Lower healthcare costs are another benefit. One study done in Togo found that the cold chain-related costs increased the per dose vaccine price up to 11-fold. The ability to ship the vaccines using the usual cold chain, but transporting them at ambient temperatures for the final few days cut the cost in half.
There are environmental benefits, too, such as reducing fuel consumption and greenhouse gas emissions. Cold chain transports consume 20 percent more fuel than non-cold chain shipping, due to refrigeration equipment, according to the International Trade Administration.

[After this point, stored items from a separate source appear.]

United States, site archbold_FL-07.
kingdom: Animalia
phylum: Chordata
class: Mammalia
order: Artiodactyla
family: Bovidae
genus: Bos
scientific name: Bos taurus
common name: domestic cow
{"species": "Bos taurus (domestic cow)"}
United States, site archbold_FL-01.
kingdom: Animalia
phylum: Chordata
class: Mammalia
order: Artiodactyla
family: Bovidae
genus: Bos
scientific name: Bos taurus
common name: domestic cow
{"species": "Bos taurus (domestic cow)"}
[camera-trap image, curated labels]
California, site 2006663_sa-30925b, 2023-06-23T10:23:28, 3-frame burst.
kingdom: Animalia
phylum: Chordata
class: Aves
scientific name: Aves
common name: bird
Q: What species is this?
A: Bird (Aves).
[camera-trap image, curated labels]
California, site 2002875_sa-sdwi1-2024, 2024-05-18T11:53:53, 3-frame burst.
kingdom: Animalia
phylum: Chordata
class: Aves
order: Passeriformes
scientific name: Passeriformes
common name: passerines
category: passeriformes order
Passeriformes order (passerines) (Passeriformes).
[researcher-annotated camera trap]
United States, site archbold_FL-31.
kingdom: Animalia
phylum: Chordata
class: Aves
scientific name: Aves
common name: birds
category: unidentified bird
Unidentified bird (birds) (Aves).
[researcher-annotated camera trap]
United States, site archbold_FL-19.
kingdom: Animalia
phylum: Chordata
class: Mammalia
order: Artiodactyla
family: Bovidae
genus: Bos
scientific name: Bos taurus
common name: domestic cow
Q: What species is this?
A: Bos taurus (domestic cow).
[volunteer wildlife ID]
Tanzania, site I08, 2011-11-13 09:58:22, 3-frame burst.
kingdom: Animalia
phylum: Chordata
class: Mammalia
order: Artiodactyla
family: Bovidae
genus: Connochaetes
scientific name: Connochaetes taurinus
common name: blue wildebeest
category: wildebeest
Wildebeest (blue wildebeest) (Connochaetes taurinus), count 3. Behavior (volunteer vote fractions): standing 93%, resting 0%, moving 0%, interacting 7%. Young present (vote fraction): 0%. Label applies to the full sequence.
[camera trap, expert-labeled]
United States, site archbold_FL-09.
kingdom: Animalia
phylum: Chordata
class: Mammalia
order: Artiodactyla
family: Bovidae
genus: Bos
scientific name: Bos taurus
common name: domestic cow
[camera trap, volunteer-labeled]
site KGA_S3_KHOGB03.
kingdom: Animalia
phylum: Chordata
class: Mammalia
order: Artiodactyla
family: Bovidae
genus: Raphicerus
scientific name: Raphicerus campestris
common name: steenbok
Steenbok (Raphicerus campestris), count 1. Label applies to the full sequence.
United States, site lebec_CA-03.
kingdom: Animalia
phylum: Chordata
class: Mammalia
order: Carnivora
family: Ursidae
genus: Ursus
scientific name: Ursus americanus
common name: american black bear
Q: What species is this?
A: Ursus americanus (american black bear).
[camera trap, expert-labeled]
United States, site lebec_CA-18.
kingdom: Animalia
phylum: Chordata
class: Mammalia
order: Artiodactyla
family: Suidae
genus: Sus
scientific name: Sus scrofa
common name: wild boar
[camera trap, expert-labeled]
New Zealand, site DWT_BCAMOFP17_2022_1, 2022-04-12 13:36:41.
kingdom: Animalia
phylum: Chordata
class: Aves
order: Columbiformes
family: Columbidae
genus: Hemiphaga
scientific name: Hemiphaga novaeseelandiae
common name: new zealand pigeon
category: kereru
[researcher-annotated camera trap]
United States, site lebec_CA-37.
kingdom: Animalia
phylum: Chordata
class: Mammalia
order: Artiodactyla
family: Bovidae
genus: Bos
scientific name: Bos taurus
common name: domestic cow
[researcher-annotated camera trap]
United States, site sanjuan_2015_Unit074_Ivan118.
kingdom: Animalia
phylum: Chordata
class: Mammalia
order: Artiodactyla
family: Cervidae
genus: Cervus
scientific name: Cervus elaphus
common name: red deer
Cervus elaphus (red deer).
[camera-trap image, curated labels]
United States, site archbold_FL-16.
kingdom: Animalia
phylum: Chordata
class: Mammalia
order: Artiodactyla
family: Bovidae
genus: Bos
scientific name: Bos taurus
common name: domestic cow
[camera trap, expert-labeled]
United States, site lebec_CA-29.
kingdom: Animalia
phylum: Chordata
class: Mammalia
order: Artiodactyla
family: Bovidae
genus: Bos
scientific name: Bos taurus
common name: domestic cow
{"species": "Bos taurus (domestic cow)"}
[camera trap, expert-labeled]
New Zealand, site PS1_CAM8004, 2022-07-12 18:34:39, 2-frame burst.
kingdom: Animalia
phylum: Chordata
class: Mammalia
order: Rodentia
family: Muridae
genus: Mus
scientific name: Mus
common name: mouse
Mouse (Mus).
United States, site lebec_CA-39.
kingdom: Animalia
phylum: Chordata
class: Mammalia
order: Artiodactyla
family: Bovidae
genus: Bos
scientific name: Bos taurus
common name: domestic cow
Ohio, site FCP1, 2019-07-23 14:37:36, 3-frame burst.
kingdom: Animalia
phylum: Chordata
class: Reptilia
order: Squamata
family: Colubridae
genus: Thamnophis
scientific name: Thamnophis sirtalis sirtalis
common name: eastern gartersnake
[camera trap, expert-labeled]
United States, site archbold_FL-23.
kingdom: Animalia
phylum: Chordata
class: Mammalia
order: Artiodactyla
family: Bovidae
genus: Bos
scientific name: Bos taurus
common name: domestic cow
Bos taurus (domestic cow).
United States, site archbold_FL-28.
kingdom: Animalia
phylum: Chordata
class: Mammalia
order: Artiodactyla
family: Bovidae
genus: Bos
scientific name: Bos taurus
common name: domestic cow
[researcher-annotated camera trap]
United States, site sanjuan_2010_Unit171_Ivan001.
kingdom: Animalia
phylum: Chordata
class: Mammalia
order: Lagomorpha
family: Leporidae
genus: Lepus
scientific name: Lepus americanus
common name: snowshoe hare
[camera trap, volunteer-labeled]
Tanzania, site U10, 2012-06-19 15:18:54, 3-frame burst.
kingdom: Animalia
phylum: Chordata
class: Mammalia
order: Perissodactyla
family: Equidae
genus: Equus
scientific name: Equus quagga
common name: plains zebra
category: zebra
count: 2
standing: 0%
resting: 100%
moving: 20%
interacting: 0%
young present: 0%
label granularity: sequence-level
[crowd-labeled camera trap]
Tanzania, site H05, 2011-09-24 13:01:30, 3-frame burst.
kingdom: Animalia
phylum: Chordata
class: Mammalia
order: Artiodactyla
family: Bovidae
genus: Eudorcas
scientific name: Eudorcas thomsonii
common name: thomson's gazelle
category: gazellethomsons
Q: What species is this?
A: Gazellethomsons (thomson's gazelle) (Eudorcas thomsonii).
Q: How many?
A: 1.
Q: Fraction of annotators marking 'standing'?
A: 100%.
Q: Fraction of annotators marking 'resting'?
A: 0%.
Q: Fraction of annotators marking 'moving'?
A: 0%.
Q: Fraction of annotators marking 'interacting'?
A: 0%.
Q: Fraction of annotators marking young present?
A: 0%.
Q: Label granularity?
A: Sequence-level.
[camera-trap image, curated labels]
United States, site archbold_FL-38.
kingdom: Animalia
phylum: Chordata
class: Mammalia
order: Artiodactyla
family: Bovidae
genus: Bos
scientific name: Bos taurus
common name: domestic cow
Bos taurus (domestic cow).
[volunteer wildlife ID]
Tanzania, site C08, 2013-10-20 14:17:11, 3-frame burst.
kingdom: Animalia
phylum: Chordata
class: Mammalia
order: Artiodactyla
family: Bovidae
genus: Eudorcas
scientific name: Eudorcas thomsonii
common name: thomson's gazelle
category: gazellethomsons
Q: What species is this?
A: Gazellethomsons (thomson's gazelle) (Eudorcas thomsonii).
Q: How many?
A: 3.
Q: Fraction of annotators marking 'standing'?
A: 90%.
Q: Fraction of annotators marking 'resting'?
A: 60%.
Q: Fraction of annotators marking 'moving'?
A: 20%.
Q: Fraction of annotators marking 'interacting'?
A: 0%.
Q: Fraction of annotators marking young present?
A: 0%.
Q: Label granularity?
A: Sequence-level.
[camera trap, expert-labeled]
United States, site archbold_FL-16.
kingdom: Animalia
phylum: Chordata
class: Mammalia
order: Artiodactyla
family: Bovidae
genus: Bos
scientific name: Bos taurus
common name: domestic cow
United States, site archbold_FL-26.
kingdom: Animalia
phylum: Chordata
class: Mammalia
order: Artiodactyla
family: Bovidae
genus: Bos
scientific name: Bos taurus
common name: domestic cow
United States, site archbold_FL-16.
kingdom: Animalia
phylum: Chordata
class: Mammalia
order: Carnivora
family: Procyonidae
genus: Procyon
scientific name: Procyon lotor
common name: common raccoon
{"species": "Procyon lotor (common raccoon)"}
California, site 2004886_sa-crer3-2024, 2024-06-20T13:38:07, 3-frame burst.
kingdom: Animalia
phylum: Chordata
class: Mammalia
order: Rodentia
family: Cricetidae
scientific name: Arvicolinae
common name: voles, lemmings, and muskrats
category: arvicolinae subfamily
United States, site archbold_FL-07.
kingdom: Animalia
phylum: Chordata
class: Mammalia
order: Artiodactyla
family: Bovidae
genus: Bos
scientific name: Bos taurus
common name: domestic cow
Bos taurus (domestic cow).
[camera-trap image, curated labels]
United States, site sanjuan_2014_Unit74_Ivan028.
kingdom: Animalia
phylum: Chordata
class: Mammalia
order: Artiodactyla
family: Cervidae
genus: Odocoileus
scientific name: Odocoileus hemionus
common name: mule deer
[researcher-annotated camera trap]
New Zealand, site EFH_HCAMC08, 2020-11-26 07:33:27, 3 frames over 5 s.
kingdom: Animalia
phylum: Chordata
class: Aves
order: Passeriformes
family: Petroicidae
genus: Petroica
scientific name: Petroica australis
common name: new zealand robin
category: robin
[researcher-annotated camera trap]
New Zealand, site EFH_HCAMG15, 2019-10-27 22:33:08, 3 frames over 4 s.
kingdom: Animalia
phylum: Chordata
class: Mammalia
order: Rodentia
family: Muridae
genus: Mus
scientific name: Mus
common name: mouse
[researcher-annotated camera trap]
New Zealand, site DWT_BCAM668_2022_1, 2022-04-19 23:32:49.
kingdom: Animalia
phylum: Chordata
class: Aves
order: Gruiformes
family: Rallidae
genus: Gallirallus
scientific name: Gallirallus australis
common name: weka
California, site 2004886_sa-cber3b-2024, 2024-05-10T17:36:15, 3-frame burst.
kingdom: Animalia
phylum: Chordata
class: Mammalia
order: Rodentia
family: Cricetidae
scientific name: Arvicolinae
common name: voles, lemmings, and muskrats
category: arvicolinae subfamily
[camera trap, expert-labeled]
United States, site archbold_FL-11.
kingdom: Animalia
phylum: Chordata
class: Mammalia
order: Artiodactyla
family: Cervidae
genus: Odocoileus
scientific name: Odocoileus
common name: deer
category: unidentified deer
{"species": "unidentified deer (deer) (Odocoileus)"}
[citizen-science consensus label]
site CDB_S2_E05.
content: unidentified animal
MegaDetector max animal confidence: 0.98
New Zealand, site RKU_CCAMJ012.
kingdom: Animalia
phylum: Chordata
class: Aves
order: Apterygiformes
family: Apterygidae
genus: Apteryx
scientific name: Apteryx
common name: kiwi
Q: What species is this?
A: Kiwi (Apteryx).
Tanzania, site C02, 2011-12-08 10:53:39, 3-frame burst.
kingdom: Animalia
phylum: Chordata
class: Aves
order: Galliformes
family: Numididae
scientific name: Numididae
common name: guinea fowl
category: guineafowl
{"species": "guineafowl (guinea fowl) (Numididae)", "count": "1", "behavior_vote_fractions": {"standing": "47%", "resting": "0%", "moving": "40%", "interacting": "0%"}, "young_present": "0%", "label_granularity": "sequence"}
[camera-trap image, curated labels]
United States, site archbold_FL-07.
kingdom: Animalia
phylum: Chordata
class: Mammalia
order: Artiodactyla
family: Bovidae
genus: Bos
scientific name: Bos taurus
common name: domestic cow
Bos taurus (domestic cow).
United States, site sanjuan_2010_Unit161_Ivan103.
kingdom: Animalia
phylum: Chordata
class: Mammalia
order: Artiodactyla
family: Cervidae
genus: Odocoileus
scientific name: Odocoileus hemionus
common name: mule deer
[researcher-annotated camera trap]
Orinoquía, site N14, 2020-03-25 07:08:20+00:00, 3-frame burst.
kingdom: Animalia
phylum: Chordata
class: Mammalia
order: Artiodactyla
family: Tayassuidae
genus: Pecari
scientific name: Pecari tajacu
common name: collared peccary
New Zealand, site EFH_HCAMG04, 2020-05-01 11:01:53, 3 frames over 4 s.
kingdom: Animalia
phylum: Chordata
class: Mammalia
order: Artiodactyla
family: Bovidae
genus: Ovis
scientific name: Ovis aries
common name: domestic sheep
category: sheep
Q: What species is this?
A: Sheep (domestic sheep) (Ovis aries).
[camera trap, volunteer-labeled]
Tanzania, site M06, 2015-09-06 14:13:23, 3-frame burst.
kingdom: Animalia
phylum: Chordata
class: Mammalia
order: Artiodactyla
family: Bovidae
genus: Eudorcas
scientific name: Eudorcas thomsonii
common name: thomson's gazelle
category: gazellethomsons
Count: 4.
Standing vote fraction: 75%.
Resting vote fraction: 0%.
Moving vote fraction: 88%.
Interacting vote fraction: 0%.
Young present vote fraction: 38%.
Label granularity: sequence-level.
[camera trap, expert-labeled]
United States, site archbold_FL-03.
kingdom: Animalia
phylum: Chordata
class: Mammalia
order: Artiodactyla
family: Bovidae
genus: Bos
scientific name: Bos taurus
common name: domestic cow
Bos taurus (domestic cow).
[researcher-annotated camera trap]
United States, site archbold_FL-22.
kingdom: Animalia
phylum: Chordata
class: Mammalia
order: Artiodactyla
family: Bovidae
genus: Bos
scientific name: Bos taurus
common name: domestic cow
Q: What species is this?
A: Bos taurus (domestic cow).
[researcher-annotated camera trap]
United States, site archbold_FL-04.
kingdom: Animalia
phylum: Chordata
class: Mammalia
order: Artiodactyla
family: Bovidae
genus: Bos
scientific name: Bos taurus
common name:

A study by researchers at Johns Hopkins University compared the greenhouse gas emissions of the new, oral Vaxart COVID-19 vaccine (which doesn’t require refrigeration) with four intramuscular vaccines (which require refrigeration or freezing). While the Vaxart vaccine is still in clinical trials, the study found that “up to 82.25 million kilograms of CO2 could be averted by using oral vaccines in the U.S. alone.” That is akin to taking 17,700 vehicles out of service for one year.
Although tardigrades’ protective proteins won’t be a component of biologic pharmaceutics for several years, scientists are proving that this approach is viable. They are hopeful that a day will come when vaccines and biologics can be delivered anywhere in the world without needing refrigerators or freezers en route.